A 3-state hypothesis test model for cognitive radio systems

This paper presents a cognitive engine that is applied to dynamic channel selection and parameter configuration of opportunistic spectrum users. This engine uses a 3-state hypothesis test model to make ternary decisions about channel status: vacant, underutilized, or congested. A simple autoregressive model is also used to rank channels taking channel history into considerations. The set of ranked channels is stored in a look-up table. An opportunistic user seeking a channel for its transmission uses the look-up table to access a vacant channel or share the best underutilized channel. Channel selection and parameter configuration are performed on Wi-Fi data collected using a test-bed of 16 sensors operating in the 2.4 GHz ISM band in an outdoor urban radio environment.
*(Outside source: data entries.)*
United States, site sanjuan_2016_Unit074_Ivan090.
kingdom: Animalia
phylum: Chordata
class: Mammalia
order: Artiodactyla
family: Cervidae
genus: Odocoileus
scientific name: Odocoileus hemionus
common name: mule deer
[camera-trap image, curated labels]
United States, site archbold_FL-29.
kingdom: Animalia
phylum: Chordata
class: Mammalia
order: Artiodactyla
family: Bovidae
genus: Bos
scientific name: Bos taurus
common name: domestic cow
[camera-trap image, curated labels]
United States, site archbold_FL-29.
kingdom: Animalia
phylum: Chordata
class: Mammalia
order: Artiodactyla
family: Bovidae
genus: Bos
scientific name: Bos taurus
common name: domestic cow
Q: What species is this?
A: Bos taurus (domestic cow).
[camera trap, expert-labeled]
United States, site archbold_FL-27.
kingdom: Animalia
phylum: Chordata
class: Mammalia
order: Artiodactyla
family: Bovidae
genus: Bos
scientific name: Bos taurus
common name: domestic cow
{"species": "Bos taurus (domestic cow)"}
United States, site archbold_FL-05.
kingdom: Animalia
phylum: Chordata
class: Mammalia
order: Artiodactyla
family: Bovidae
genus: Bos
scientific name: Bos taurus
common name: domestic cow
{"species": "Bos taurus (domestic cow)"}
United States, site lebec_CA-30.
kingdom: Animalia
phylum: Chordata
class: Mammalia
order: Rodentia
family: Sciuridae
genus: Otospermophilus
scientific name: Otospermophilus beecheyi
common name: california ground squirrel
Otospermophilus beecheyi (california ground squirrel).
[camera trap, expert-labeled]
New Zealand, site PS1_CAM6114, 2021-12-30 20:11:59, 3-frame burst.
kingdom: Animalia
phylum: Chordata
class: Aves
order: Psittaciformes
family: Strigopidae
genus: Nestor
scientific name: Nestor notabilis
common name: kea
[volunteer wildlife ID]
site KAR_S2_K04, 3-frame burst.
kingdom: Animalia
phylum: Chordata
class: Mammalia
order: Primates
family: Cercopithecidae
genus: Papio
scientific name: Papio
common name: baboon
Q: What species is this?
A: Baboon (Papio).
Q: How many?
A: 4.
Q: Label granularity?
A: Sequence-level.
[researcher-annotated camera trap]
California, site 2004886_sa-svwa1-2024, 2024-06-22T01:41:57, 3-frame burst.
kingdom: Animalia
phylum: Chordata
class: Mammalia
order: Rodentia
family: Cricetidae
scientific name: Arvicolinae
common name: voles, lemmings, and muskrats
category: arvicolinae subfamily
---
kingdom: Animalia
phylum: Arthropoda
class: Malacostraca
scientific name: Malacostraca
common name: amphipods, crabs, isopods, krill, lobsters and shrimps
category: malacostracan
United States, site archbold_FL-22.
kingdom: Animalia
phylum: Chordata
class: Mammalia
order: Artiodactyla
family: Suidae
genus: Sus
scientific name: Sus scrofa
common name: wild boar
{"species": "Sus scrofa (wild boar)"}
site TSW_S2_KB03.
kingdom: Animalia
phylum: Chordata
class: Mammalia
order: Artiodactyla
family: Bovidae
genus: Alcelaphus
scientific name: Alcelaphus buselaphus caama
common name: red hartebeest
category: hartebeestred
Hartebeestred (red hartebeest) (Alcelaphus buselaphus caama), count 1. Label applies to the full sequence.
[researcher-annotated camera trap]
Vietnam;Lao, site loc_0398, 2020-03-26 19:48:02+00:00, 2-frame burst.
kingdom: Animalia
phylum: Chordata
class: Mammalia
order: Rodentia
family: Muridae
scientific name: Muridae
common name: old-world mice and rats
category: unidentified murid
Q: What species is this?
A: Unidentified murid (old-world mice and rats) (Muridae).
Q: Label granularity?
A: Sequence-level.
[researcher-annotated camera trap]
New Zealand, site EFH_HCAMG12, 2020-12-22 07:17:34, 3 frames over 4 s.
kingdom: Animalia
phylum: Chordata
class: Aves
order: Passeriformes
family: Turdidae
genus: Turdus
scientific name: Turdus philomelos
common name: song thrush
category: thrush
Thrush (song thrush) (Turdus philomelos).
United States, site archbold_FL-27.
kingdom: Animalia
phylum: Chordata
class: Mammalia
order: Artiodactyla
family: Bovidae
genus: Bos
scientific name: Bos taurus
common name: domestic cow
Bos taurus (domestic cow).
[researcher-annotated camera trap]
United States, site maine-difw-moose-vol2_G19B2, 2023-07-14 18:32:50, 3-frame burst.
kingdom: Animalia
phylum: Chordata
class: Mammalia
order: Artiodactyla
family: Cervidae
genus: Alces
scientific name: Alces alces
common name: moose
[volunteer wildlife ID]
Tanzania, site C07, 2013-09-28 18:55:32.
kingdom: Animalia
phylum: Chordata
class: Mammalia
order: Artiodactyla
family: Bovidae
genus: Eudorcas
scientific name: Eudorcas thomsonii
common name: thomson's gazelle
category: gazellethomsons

Mining sensed data showed underutilized spectrum with a sufficient room for opportunistic spectrum use. Mining sensed data also favored making autonomous channel status decisions. In addition, a detection metric based on channel occupancy time is favored over the energy based received signal strength indicator (RSSI). A comparative performance is presented between 2-state and 3-state hypothesis test models with detection metrics based on signal energy and channel occupancy time. Using a 3-state hypothesis test model instead of a 2-state model has made more channels available for opportunistic spectrum use where underutilized channels can be shared instead of being classified busy.